+++ Text extract
The autopurge control module 150 includes an isolated voltage regulator 186 which is coupled to the 24 volt power supply 184. The voltage regulator 186 converts the 24 volts from the power supply 184 to 12 volts DC, which can be supplied to power the valves 112, 114, 116 via control output nodes 190, 194, 196.
The purge valves 112, 114 are normally open valves, and during normal operation of the cryopump, relays 158, 168 are energized to ensure that the purge valves 112, 114 remain closed. A purge valve driver (power amplifier) 198 is normally enabled to maintain the purge valve 112 closed during normal operation of the cryopump 104.
The gate valve 116 is a normally closed valve. The autopurge control module 150 ensures that the gate valve 116 is closed to isolate the cryopump 104 from the process chamber 102. Relay 164 is energized to control the state of the gate valve 116. Position sensors may be located within gate valve 116 which can detect whether the position of gate valve 116 is in an open or closed position. The position of the gate valve 116 is regulated by an actuator 206 (e.g. a pneumatic actuator, or solenoid). Gate valve 116 position feedback 202, 204 is input at an input node 208 to the processor 154.
A warm-up alarm indicator 166 is included in the autopurge control module 150. The warmup alarm indicator may be a status light-emitting diode that indicates whether the cryopump has warmed above a threshold temperature. The warmup alarm relay 162 controls the alarm indicator 166 via control output 192.
++++++
Repeat the passage on the autopurge control module word for word, everything from "The purge valves 112, 114 are" down to "the cryopump 104.".
+++ Data
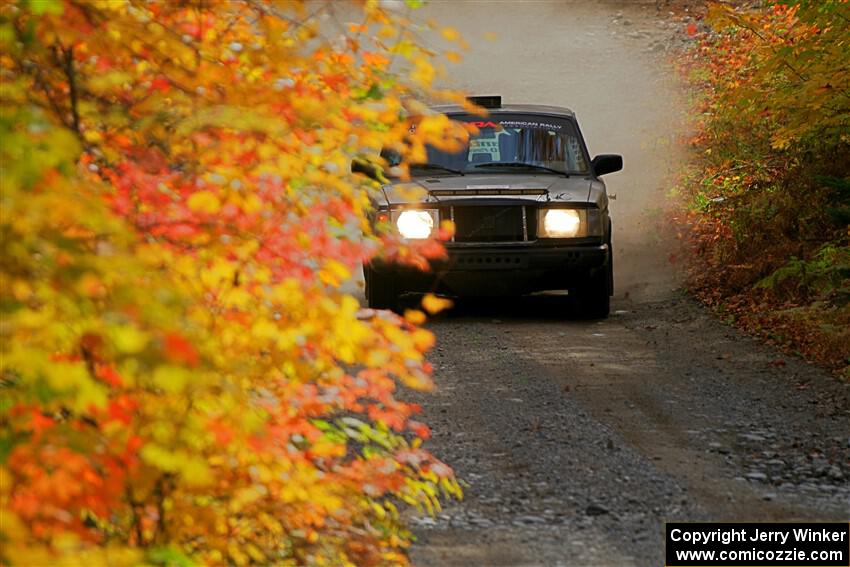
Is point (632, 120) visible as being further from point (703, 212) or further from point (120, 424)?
point (120, 424)

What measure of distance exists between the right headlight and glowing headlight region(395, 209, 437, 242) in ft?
3.06

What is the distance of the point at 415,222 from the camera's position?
10414mm

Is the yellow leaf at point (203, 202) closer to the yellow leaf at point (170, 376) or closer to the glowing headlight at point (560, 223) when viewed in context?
the yellow leaf at point (170, 376)

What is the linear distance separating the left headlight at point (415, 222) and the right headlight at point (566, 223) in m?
0.92

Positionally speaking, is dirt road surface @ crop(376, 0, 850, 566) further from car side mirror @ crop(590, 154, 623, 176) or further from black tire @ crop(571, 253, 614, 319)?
car side mirror @ crop(590, 154, 623, 176)

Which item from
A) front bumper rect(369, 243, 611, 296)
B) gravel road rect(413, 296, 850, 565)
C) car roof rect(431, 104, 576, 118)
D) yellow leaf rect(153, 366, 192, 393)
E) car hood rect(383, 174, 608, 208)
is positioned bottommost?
gravel road rect(413, 296, 850, 565)

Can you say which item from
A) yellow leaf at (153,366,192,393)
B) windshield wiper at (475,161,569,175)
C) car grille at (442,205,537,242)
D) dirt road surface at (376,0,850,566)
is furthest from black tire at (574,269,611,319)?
yellow leaf at (153,366,192,393)

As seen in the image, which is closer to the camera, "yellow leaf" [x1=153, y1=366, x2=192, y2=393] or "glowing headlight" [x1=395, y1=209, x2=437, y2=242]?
"yellow leaf" [x1=153, y1=366, x2=192, y2=393]

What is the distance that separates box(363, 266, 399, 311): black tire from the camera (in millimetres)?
10711

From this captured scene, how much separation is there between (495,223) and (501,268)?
1.26ft

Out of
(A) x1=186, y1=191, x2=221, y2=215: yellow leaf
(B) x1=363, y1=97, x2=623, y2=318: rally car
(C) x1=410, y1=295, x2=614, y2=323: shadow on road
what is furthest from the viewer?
(C) x1=410, y1=295, x2=614, y2=323: shadow on road

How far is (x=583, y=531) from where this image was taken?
5410 mm

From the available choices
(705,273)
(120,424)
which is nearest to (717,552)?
(120,424)

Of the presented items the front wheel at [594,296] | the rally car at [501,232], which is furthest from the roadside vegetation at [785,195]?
the rally car at [501,232]
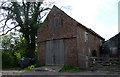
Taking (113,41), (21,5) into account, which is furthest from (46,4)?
(113,41)

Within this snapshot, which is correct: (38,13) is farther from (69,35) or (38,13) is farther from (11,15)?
(69,35)

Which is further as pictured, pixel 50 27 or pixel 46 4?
pixel 46 4

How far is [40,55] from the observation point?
18812 millimetres

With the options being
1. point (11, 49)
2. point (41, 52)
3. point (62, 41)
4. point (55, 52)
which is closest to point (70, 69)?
point (55, 52)

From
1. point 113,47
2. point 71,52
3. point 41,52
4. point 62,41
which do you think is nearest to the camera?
point 71,52

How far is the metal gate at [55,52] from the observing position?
646 inches

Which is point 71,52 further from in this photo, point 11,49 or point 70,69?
point 11,49

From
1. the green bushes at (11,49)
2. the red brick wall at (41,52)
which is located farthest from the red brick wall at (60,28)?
the green bushes at (11,49)

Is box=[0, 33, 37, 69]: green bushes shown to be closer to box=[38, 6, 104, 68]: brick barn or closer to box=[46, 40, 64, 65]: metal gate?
box=[38, 6, 104, 68]: brick barn

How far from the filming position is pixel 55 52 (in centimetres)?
1705

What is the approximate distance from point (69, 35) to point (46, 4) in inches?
457

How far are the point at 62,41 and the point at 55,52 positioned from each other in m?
1.85

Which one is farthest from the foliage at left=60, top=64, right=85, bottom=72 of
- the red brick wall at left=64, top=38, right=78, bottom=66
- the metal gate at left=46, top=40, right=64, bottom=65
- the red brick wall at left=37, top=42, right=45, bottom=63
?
the red brick wall at left=37, top=42, right=45, bottom=63

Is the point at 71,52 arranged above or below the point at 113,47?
below
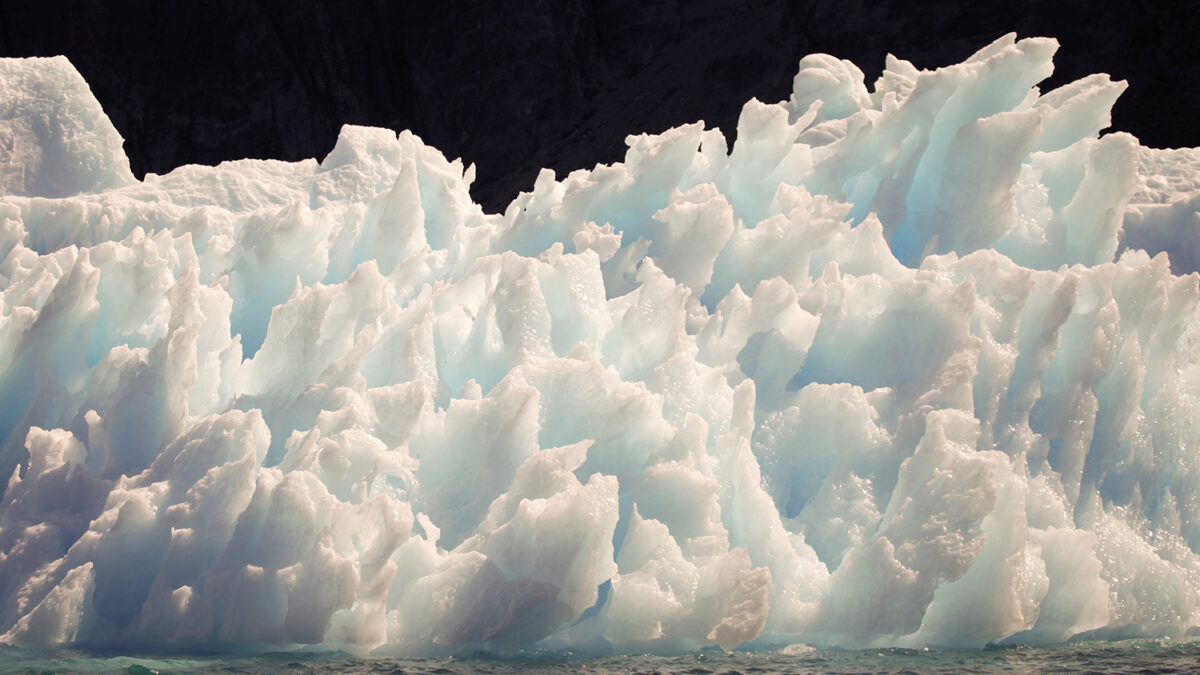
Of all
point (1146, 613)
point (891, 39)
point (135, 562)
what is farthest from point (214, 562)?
point (891, 39)

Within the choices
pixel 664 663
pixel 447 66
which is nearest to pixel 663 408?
pixel 664 663

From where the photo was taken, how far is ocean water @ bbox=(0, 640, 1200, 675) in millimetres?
4441

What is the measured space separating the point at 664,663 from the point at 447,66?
22.5 metres

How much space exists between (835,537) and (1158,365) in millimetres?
2182

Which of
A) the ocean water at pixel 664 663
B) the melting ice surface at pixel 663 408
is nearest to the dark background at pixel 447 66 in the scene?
the melting ice surface at pixel 663 408

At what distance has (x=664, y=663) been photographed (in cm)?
468

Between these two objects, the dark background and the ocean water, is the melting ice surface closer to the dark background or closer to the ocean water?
the ocean water

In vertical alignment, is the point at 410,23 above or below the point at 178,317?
above

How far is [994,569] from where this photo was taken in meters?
5.05

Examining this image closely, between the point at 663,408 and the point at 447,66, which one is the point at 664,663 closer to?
the point at 663,408

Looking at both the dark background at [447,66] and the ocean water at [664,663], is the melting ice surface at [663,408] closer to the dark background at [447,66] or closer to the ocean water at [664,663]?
the ocean water at [664,663]

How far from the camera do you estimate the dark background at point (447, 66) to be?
24.0 meters

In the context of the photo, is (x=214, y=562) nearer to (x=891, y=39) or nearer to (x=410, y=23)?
(x=891, y=39)

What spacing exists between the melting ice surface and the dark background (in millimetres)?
16288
++++++
Exercise answer -
The purge valves 112, 114 are normally open valves, and during normal operation of the cryopump, relays 158, 168 are energized to ensure that the purge valves 112, 114 remain closed. A purge valve driver (power amplifier) 198 is normally enabled to maintain the purge valve 112 closed during normal operation of the cryopump 104.